When Tymnet decided to provide remote terminal access to computer systems, or hosts, not operated by Tymshare, which owned Tymnet, we used several kinds of connection with those computer systems. Often we would merely install a mini computer with many cables with the sort of plug found on the telephone company’s modem. This was easy to install for no host software modifications were necessary. Most such host systems assumed that a particular host port (cable & plug) was for some particular speed (baud rate) and modification of that speed required human operator intervention. Users of such hosts were accustomed to a fixed speed however. The great advantage of this scheme was that it was very easy for a customer to try out the new service with little risk or expense on his or our parts. This was indeed how the earliest internal Tymnet service was provided.

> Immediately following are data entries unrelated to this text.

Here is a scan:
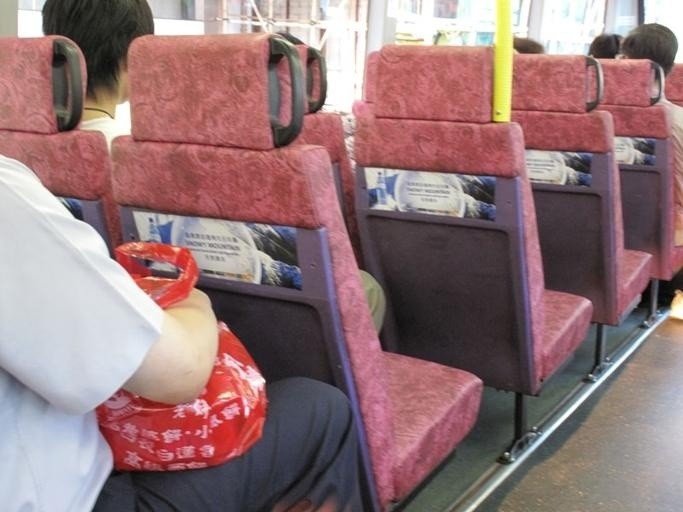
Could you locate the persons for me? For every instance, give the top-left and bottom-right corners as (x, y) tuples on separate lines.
(41, 0), (155, 155)
(513, 37), (544, 54)
(588, 34), (624, 58)
(0, 154), (364, 512)
(623, 23), (683, 320)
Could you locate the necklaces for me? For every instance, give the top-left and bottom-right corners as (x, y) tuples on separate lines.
(83, 107), (115, 120)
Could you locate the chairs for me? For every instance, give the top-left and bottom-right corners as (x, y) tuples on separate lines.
(287, 43), (597, 464)
(0, 31), (484, 510)
(510, 52), (682, 382)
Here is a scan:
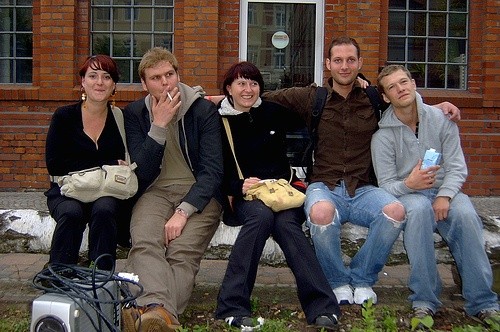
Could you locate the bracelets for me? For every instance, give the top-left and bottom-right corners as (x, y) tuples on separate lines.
(175, 208), (189, 219)
(208, 96), (211, 101)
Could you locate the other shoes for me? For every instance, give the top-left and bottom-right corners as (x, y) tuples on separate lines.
(134, 303), (180, 332)
(412, 306), (434, 330)
(476, 310), (500, 330)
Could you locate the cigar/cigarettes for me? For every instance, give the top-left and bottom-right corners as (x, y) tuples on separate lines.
(167, 91), (173, 101)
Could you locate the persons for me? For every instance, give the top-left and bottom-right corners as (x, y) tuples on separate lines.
(123, 46), (224, 332)
(214, 61), (341, 332)
(371, 64), (500, 329)
(43, 54), (126, 271)
(204, 36), (461, 306)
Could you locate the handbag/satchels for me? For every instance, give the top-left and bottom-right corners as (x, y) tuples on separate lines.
(59, 161), (139, 204)
(245, 178), (306, 213)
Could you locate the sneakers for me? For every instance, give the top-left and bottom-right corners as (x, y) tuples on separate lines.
(353, 286), (378, 306)
(332, 283), (354, 306)
(223, 315), (255, 330)
(312, 313), (341, 331)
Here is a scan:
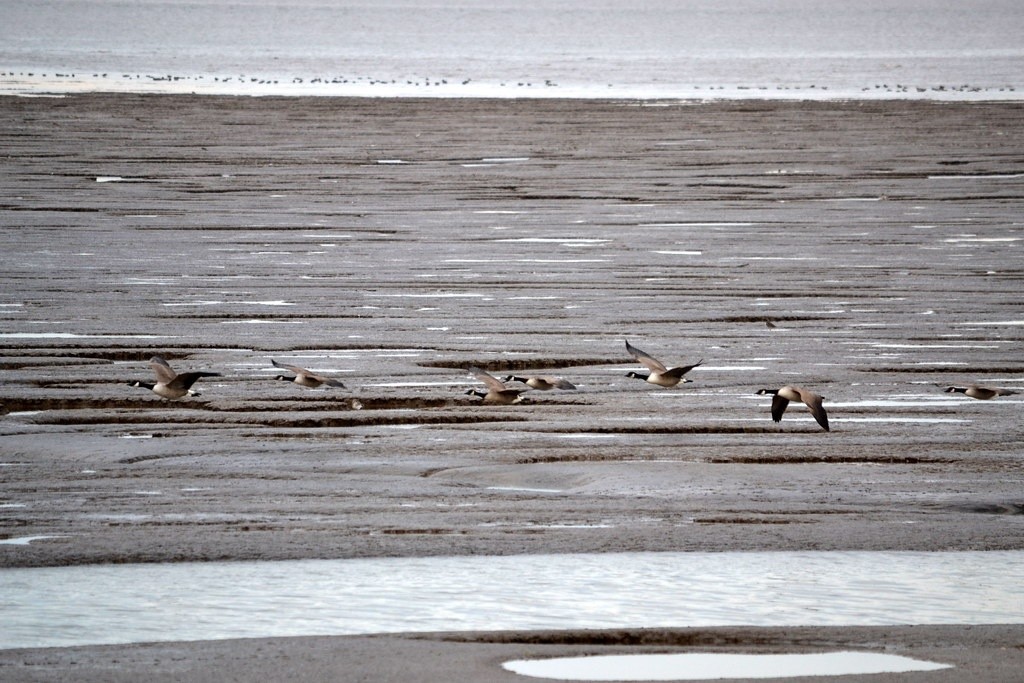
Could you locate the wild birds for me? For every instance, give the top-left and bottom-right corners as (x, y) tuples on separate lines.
(754, 386), (829, 432)
(464, 364), (530, 404)
(623, 338), (706, 387)
(504, 375), (577, 391)
(126, 356), (225, 401)
(944, 386), (1021, 399)
(271, 359), (347, 390)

Service to Tymshare machines had progressed to something like DMA where the code in the base (a mini computer with communications code) was able to read and write the real memory of the host.

Safe DMA

An early Tymnet customer was the Sumex machine at Stanford. They wanted features that Tymnet provided to Tymshare’s hosts such as remote echoing. These features were not available via the plug compatible interface. They operated a PDP-10 system which was like some of Tymshare’s. They were concerned with the security implications of our code using read write access to the real addresses in their system. We offered the following solution to the security problem. The hardware DMA was weakned by limiting the real addresses available to the comm code. This was a modification to the hardware that they could visibly audit, when you could still see parts of a computer. The comm code in the base was scarcely modified and they made modifications in their oerating system much like those we had made to our own.

We also built a channel adaptor so that a Tymnet base could appear to an IBM mainframe as a device on an I/O channel.